- Task requirements
Can you copy out the data below line for line, keeping every character unchanged?

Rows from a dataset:
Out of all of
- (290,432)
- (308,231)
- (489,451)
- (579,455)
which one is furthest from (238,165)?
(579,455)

- Answer below
Out of all of
- (290,432)
- (308,231)
- (489,451)
- (579,455)
which one is furthest from (238,165)?
(579,455)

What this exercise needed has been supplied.